Walking down the FDR Drive, people wandered into the ordinarily frantic highway and took pictures of stretches of water that remained several blocks long and inches deep.

“Pretty much the whole highway was covered,” Adams said of watching water pour over the divding wall and on to the roadway Monday night.

The damage continued all the way down the island’s east side.

At Corlears Hook Park on FDR Drive, dozens of trees had been torn down and uprooted from the wind and the water. Police had roped the park off, but people walked past the tape with their dogs and their children anyway, then venturing on past more police tape to walk along East River Park.

At a Pathmark under the Manhattan Bridge, workers turned away would-be shoppers who mistook lights from a backup generator for a sign that the store was still open.

Stores and restaurants at South Street Seaport under the Brooklyn Bridge remained surrounded by their own private swamp, as workers boarded up broken windows and door frames.

Water had flowed into the Fulton Stall Market, across from which five Con Edison trucks sat parked.

Farther along Manhattan’s low-lying southern extremity, the still-standing water deepened. In the Financial District, on Front Street two blocks from the river, workers swept water and glass out of an office-building lobby where piled sandbags had not kept the tide back.

Instruction A:
List every action the Manhattan flooding passage says workers were carrying out, along with where each took place.
Instruction B:
Please carry on the Manhattan flooding passage from the point where it stops.
The lines that come next have no connection to the Manhattan flooding passage.

Extracted entries:
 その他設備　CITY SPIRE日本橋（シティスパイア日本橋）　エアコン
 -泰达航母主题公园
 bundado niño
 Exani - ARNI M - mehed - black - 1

...

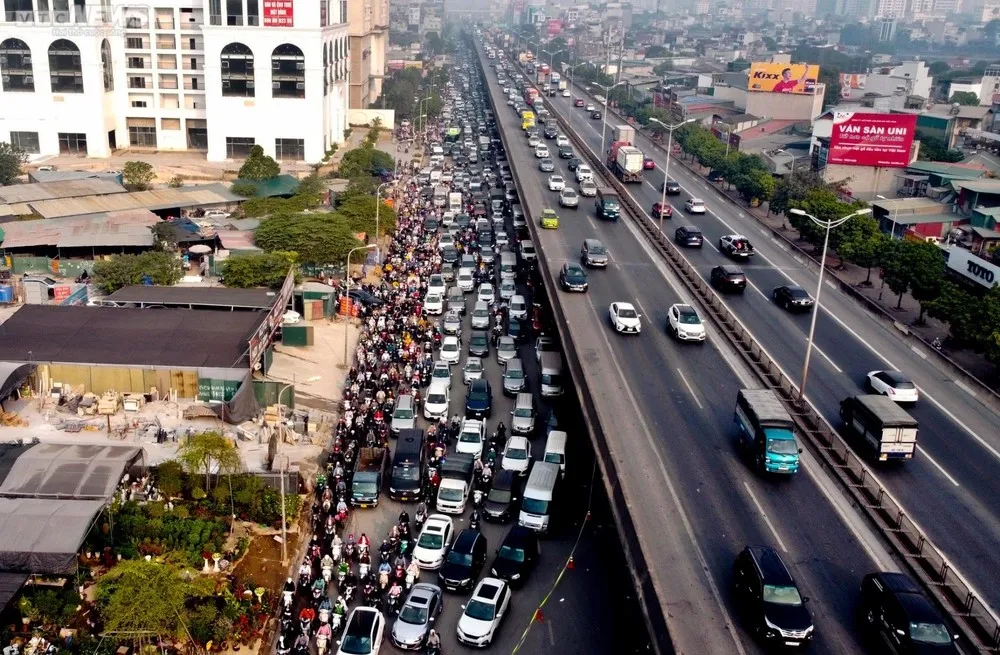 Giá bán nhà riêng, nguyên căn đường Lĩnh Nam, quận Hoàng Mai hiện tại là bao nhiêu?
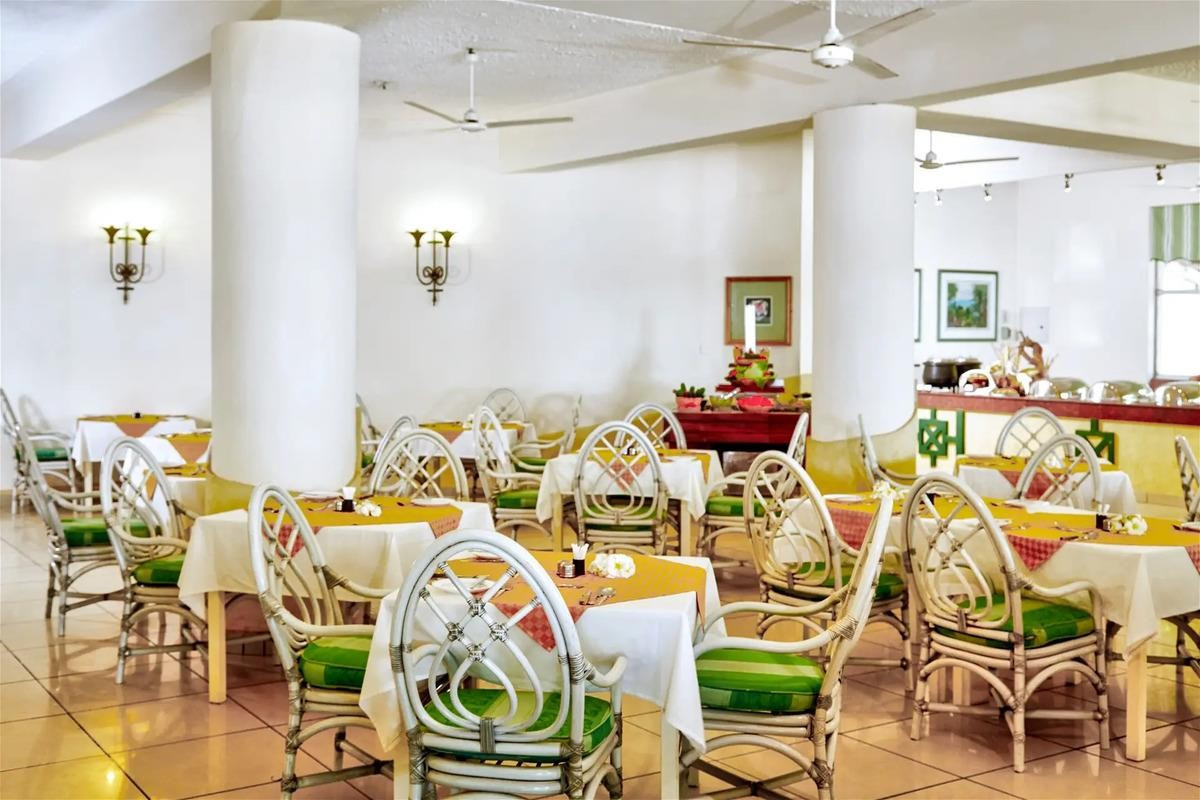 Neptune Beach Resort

Reply A:
- Turning away would-be shoppers at a Pathmark under the Manhattan Bridge
- Boarding up broken windows and door frames at stores and restaurants at South Street Seaport
- Sweeping water and glass out of an office-building lobby on Front Street in the Financial District

Reply B:
The area in front of the New York Stock Exchange remained deserted at 11 a.m.

On Monday night, the water completely covered a row of cars on Pearl Street, according to Wendy Szczeniak and Will Kim, a couple who had stayed inside their apartment on William Street during the storm but had come out Tuesday to see the damage.

“Everywhere that I’m aware of in Zone A was completely inundated with water,” Kim said. At 85 Broad Street, three full blocks from the East River, the water got as high as six feet, Kim said.

Not much else could have been done to sound the alarm, though, Szczeniak said. “I think that the mayor and the governor did a fantastic job warning everyone.”

Some sights still stopped New Yorkers in their tracks, however.

Across from Battery Park, the basement of the Shrine of St. Elizabeth Ann Seton was flooded with at least three feet of water, a door ripped right out of its wooden frame. Water marks two and a half feet high streaked buildings along West Street, and some sidewalks were slick with mud and oily residue.

And people gaped at the mouth of the Battery Tunnel that connects Manhattan and Brooklyn, filled nearly to the top of its 12-foot, 8-inch clearance.

“There are no words,” said downtown resident Sabrina Friedman-Seitz.